--- START ---
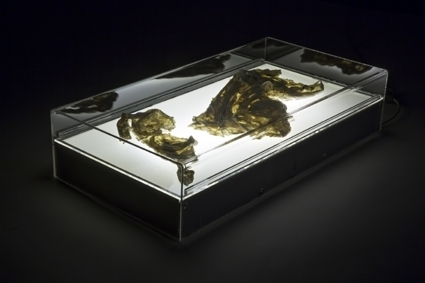Flesh 2013 25 x 60 x 30cm Perspex, Resin, x-ray box Photograph: Janelle Low  image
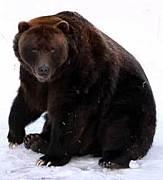 クマと対等に渡り合うには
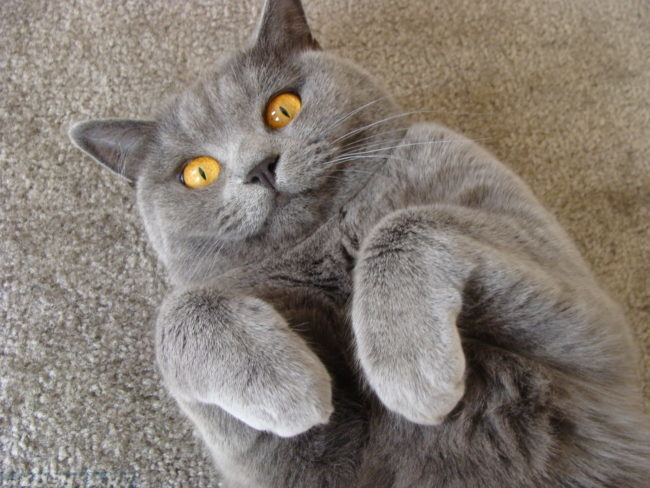 Британский кастрированный кот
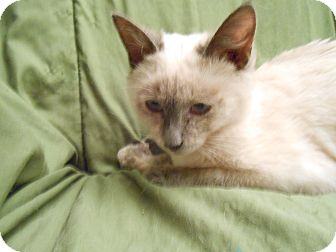 Siamese Kitten for Sale in Fountain Hills, Arizona - SUSHI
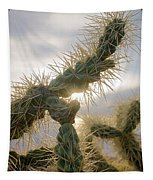 Cholla, Organ Pipe National Monument, Az  January 2015 Tapestry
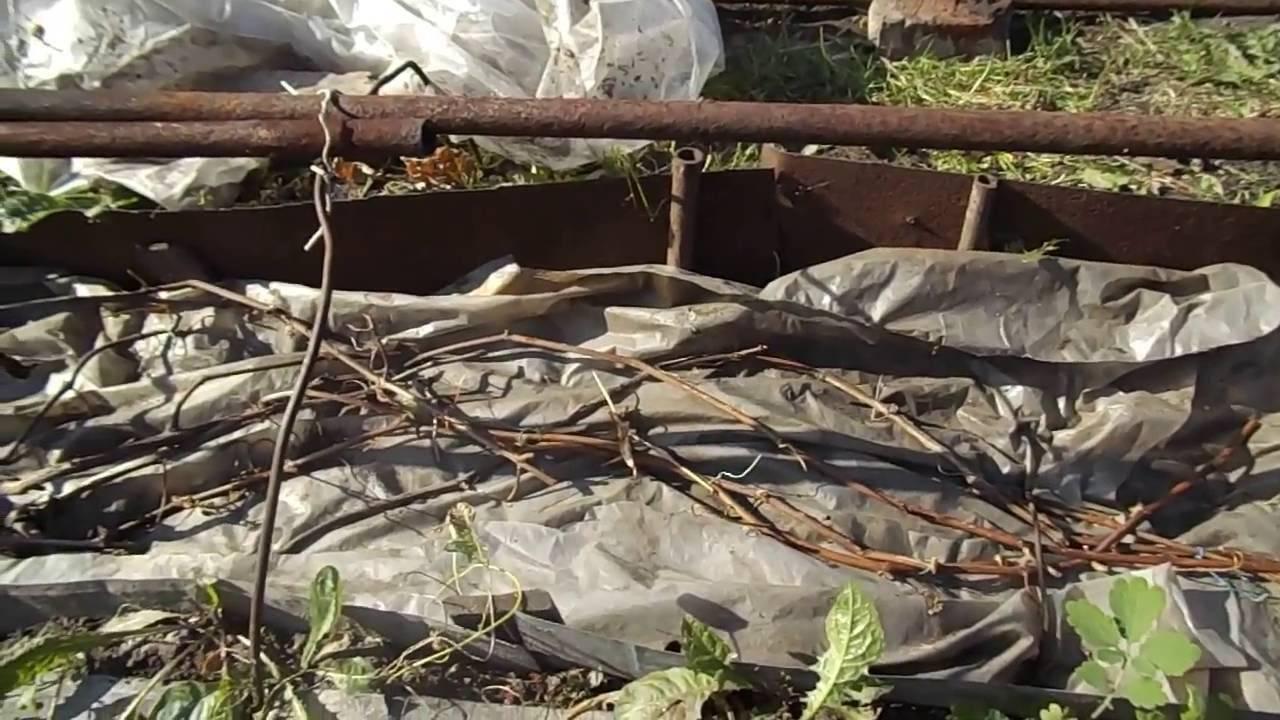 Как и когда укрывать виноград на зиму в Сибири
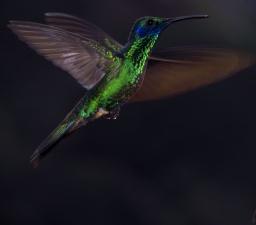 ♀=♂ Colibrí Orejivioleta Grande, Sparkling Violetear (Colibri coruscans)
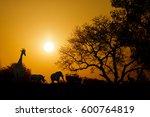 golden sunset in south africa... | Shutterstock . vector #600764819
--- END ---
Task objective -> Starting with the line that contains "クマと対等に渡り合うには", print every line through the end of the data exactly as written; omit all pictures and add nothing else.

Reply ->
 クマと対等に渡り合うには
 Британский кастрированный кот
 Siamese Kitten for Sale in Fountain Hills, Arizona - SUSHI
 Cholla, Organ Pipe National Monument, Az  January 2015 Tapestry
 Как и когда укрывать виноград на зиму в Сибири
 ♀=♂ Colibrí Orejivioleta Grande, Sparkling Violetear (Colibri coruscans)
 golden sunset in south africa... | Shutterstock . vector #600764819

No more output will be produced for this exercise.